# Negril.com Message Board Forums > Negril Flashback - Negril throughout the years >  Old Negril Photos

## SANSAN

Came across some old picture of Negril from a website with a collection of photos from Jamaica.
Last one is of the Sundowner.

----------


## Rumlover

Love them!! Who pushed that bus over and why?? I thought it would be there until it rusted away, miss it.

----------


## johng



----------


## stoner5

> 


Now correct me if I am wrong but is not that young bartender Brinsley ? I may have spelt his name wrong. that goes way back.

----------


## Rob

> Now correct me if I am wrong but is not that young bartender Brinsley ? I may have spelt his name wrong. that goes way back.


Incredibly close, that is Brimsley!

----------


## stoner5

> Incredibly close, that is Brimsley!


Thanks Rob

----------


## Madtown Lady

Villas Negril? Brimsley!

----------


## johng

Madtown Lady: Brimsley Hall Villas Negril circa 1978-1982. Brimsley was "The Man" at the bar at the Villas. I hope that he lives today!!

----------


## original spanky

We would spend the day at villas negril and have lunch and drinks with Brimsley

----------


## johng

Spanky,
Back when The Villas Negril was happening I was staying at Gloria's Sunset Cottages on Negril Beach. Beautiful spot!! So everyday I would walk into town and stop by the bakery "The Bread Basket" which was located in the shopping center below Villas Negril. I would buy some Coco Breads or a Collaloo patty and head up to the pool at the Villas. I would hang all day around the pool drinking Red Stripes and reasoning with Brimsley. There was another bartender / waiter can't remember his name he had a gold tooth and really long pointed sideburns. Can't remember his name but will never forget his face.

----------

==*==

> **Apply what you read**:
1. Reproduce word for word the stretch of the forum thread from "Came across some" through "away, miss it.".
2. According to the forum thread, where was the bakery "The Bread Basket"?
The lines after this point are separate material, not part of the forum thread.

> **Provided information**:
==*==

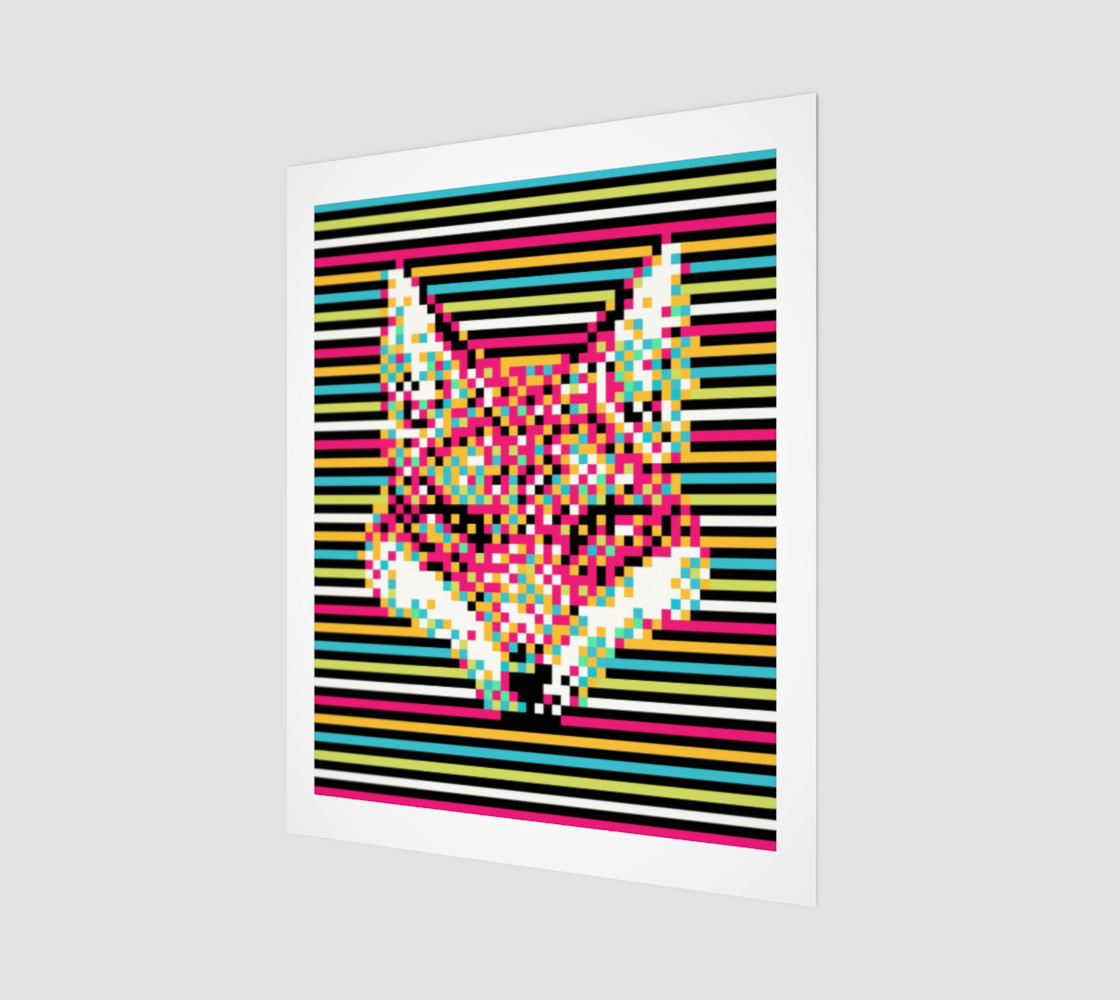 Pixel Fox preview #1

==*==

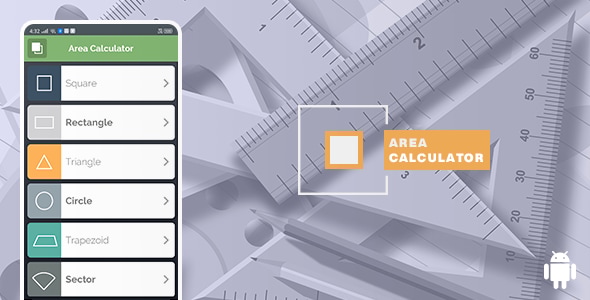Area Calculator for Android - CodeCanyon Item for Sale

==*==

> **Expected outputs**:
1.
Came across some old picture of Negril from a website with a collection of photos from Jamaica.
Last one is of the Sundowner.

----------


## Rumlover

Love them!! Who pushed that bus over and why?? I thought it would be there until it rusted away, miss it.

2. In the shopping center below Villas Negril.